If it doesn’t miss with her meds. I would let her have more freedom over her diet. Let her enjoy the little things.

If she is acting like 9, treat her like 9.

Put the food on the table and tell her that in 30 min dinner will be done and the food removed. If she wants to eat, this is her chance. AND THEN FOLLOW THROUGH WITH IT. After a few times, she will get the hint.

And tell he NO DESERT until the veggies are eaten. And follow through with that as well.

Just be firm and don’t give in. That is how you work with kids that age.

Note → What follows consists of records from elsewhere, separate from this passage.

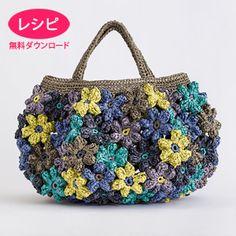 レシピ無料ダウンロード ホビーラホビーレ オンラインショップ Granny Square Crochet Pattern, Crochet Chart, Crochet Stitches, Free Crochet, Knit Crochet, Crochet Patterns, Crochet Handbags, Crochet Purses, Crochet Bags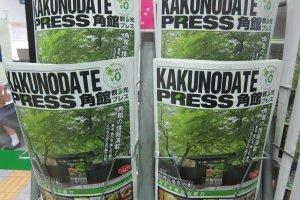 Kakunodate Press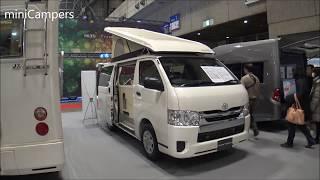 Toyota Camper - VANTECH MALLORCA 2018 キャンピングカー thumbnail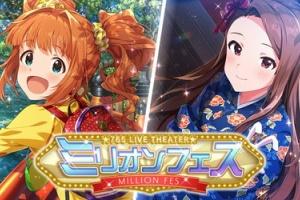 【ミリシタ】本日15時から「ミリオンフェス」開催!やよい、伊織のSSRが登場!
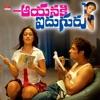 Aayaniki Aiduguru Original Motion Picture Soundtrack
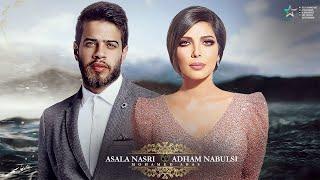 حصريا - اصالة و ادهم نابلسى 2020   Asala Ft Adham Nabulsi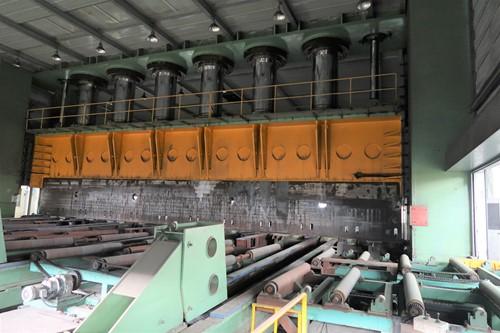 Miju Steel Co. Suncheon Factory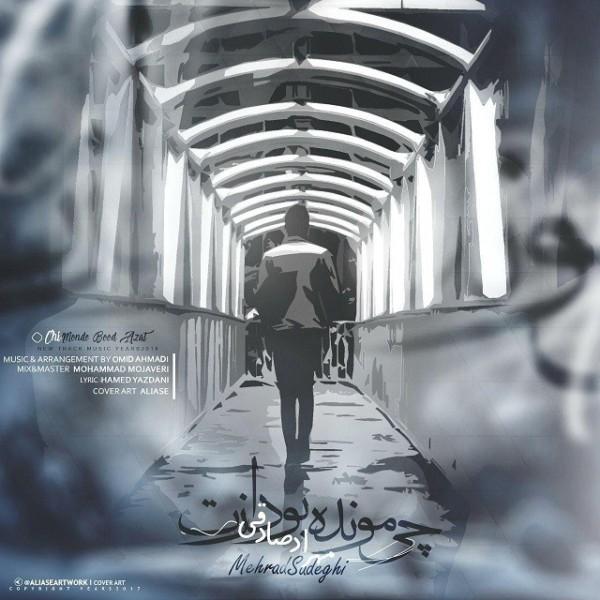 Mehrad Sadeghi - Chi Moonde Bood Azat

If she is really behaving like 9.

I think it has to be hard to be in your situation Steyr. You are technically the caregiver, and thus responsible for her welfare, but at the same time she isnt mentally gone yet and knows what she wants. I think you just have to find that fine line. Sounds alot like being a parent.

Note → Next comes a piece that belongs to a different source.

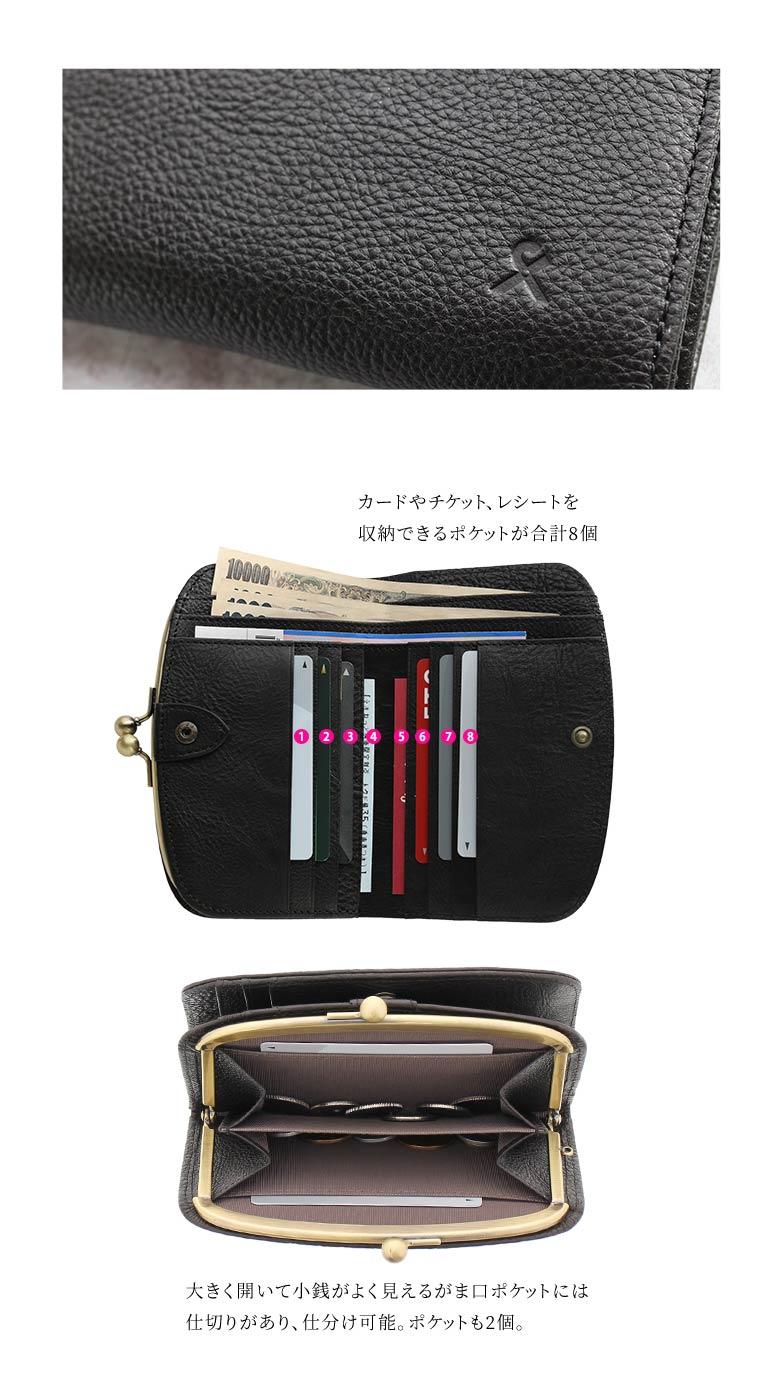大きく開くがま口の小銭入れはポケット付きの2層式。更にポケット、札入れがずらりと並んだ長財布並の収納力。シンプルで美しいデザインと多機能性を両立した欲張り財布です。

I was hangin’ on your every word, 'til this sentence.

My in-laws are from NE, and while not quite as old, that’ll be MY MiL in another decade.

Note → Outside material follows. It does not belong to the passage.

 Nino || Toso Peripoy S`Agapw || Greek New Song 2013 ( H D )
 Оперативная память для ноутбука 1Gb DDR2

I think it’s due to decades of corn exposure toxicity, combined with Lutheranism. Or something.

Well, my heart legitimately goes out to you on this situation. I went through a very similar one for about six months. It ended in March. But in this case it was my Mother in law and she was pretty much gone mentally and physically. which translated to some pretty excessive strain.

Keep your head up. It all passes eventually and you’ll know in the end that you did what you felt to be the best and right thing.

Corn fed, brain dead is what we called it in Illinois.

Hang in their Styer, she may be balking at the price of the entrees and think she isn’t ‘worth’ it. Just be thankful she goes home. Imagine what she does to pres candidates that stop by to ask her for her vote for the caucus.

Love them while they are here, or enjoy the garage sale crap they leave you later. I don’t know how many times I heard the same stories from grandpa about working on the pipeline. Wish I could hear them one more time, even if it is over a piece of pie for breakfast.

I think many have been in your shoes. I know we have but to a lesser extent it sounds like. It’s hard trying to do what you think is right. Trust me; you’ll look back and feel good that you did your best for her once she’s gone.

My grandmother could sometimes act like what you describe, obstinate and cranky. My mother took care of her primarily but we got our share as well. She was diabetic but tried to eat like she wasn’t. It was often a real struggle. When she would be driving us crazy, I tried to remember her as she had been in my youth. She took care of me a lot when I was young; telling me stories, feeding me, teaching me things that would be lost now. Maybe it helped, I don’t know but I felt I owed her. Besides, I hope that someone will do the same for me when the time comes.

Pie for dinner, hells yeah! :stuck_out_tongue:

Does she have her teeth? Are they in good shape? This may be why she wants soft foods.

Most grandmothers eat like birds. I would starve to death if I only ate what I have seen most grandmas eat.

I went through something similar to this with my grandmother. All I can say is pick and choose your battles wisely. I know this can be an aneurysm inducing experience. Just hang in there and drink heavily.